Print exactly, and only, the lines running from the line containing "kingdom: Animalia" through the end of the records below.

■ **TASK INPUT**:
+++

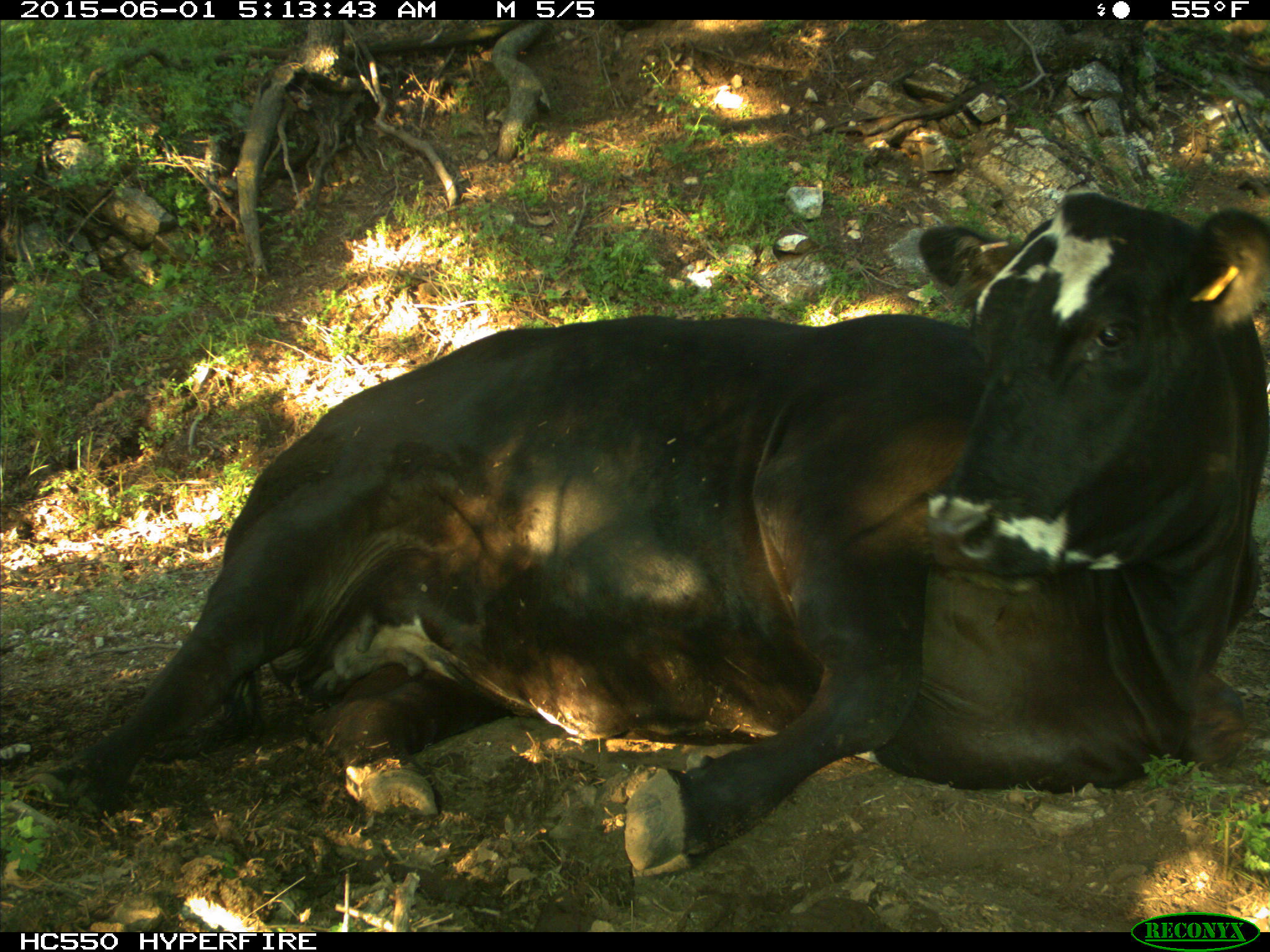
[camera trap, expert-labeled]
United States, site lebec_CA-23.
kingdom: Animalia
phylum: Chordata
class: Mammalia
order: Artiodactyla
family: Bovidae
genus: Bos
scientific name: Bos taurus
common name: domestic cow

+++

■ **ANSWER TO THIS TASK**:
kingdom: Animalia
phylum: Chordata
class: Mammalia
order: Artiodactyla
family: Bovidae
genus: Bos
scientific name: Bos taurus
common name: domestic cow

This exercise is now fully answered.